A new rickshaw tour for sightseeing in Asakusa; the launch of an online rickshaw ride that can be enjoyed even during the coronavirus pandemic
Shohei Miura works as a shafu (rickshaw puller), showing visitors around the Tokyo district of Asakusa. Although he had already quit pulling rickshaws before the pandemic, the advent of coronavirus made him want to give something back to the community, so he returned to Asakusa with the idea of a virtual rickshaw tour (guiding online viewers around the area with a camera attached to a rickshaw). He set up an online business as part of the company Fukuroya(Taito-ku,Tokyo) and is now running tours.
Inspiration came from an online drinking party
Mr. Miura left his job as a shafu to work in construction, but ended up with almost no work due to the coronavirus pandemic. The inspiration for the new rickshaw venture came from an online drinking party with his friends. Hoping to return to rickshaw work in some way, if given the chance, he thought, “If I attach a camera to a rickshaw, I can bring smiles to faces all over the world.”
New service designed with unique content such as online routes and effects
Mr. Miura launched his new service in April during the state of emergency, which had left the area around the Asakusa landmark, Kaminarimon Gate, devoid of rickshaw pullers. Mr. Miura began by asking people he knew to use the online tour and, based on their impressions, he made improvements. One such improvement is the route of the tour. On normal rickshaw rides, the back alleys, where visitors can feel the old-town atmosphere of the Shitamachi area, are popular. However, it turns out that this atmosphere does not transmit well online.

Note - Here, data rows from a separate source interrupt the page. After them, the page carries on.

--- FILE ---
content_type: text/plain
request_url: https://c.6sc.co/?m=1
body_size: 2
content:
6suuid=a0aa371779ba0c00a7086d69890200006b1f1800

Therefore, the route was modified to take it past high-impact sights such as Kaminarimon Gate, TOKYO SKYTREE, and Asakusa-jinja Shrine. In terms of online effects and production, he wrote down over 100 ideas in a notebook and chose the best ones. These included using the image of a mask from Kabuki theater to create a particular look when framing in and out.
Launch of virtual tours for paying customers
The online rickshaw service was opened to the public on June 1. To attract as many users as possible, the tours were free to use until the end of August. There were just under 200 users in both June and July. This was a good number, but in August the situation changed dramatically. Social media sites were flooded with posts about the shafu talking enthusiastically to himself while pulling a rickshaw with no one in it. The virtual rickshaw tour also became a hot topic on TV. In just two days, some 700 people made reservations. Mr. Miura thought about limiting the number of tours during the hot summer months. However, to raise as much awareness as possible before September, when a fee would be introduced, he operated six tours a day almost every day.
New customers, such as families and Asakusa residents, discovered online
“It was the hardest time of my life as a rickshaw puller,” Mr. Miura says, recalling his work in August. Even so, comments by users, such as, “I really felt like I went to Asakusa and it was much more fun than I had imagined,” were great encouragement for him. The number of new customers increased, including families that couldn’t leave home due to coronavirus. “The sight of four siblings displayed on the user screen all sitting quietly together left a big impression on me,” he says. Mr. Miura also has customers who live in Asakusa but have never ridden a rickshaw due to the embarrassment of being spotted by someone they know. Furthermore, demand from users overseas has been higher than he expected.
Start-up costs in the tens of thousands of yen; sales up about 1.8 times from before coronavirus
Since Mr. Miura began charging for the virtual rickshaw tours in September, he has offered two tours a day, three days a week. This is so he can devote more time to creating new services. Although there are relatively few tours, daily sales are up about 1.8 times from before the outbreak of coronavirus. Unique to providing tours online is that Mr. Miura can maximize his profits by taking on many customers at the same time. Moreover, the cost of launching the business was very low. Mr. Miura uses his own computer and, as a member of Fukuroya, is able to rent a rickshaw that would cost over one million yen to buy. He started out filming with a smartphone but recently has switched to using a 30,000-yen camera and a 20,000-yen pin microphone. He even made his own e-commerce website with the help of a friend. “If we’re talking only about costs then anyone can get started,” he says.
Create new services and systems in collaboration with other businesses; eventually contribute to regional revitalization
New ideas are already being tried out. These include holding offline parties at temples in Asakusa for those who take the online rickshaw rides and building a system that enables customers to purchase products online from stores that are introduced during the tours. Currently, Mr. Miura has English-speaking acquaintances acting as volunteer interpreters for tour participants from overseas. But he intends to eventually establish a payment structure. He is confident that he can use the knowledge he has gained in Asakusa to contribute to regional revitalization through online rickshaw tours. This is because of what he’s seen happening in Asakusa. Customers discover an area and post on social media. This knowledge spreads around the world and leads to an economic turnaround.
“After giving back to Asakusa,” he says, “I'd like to do online rickshaw tours in cities all over Japan.”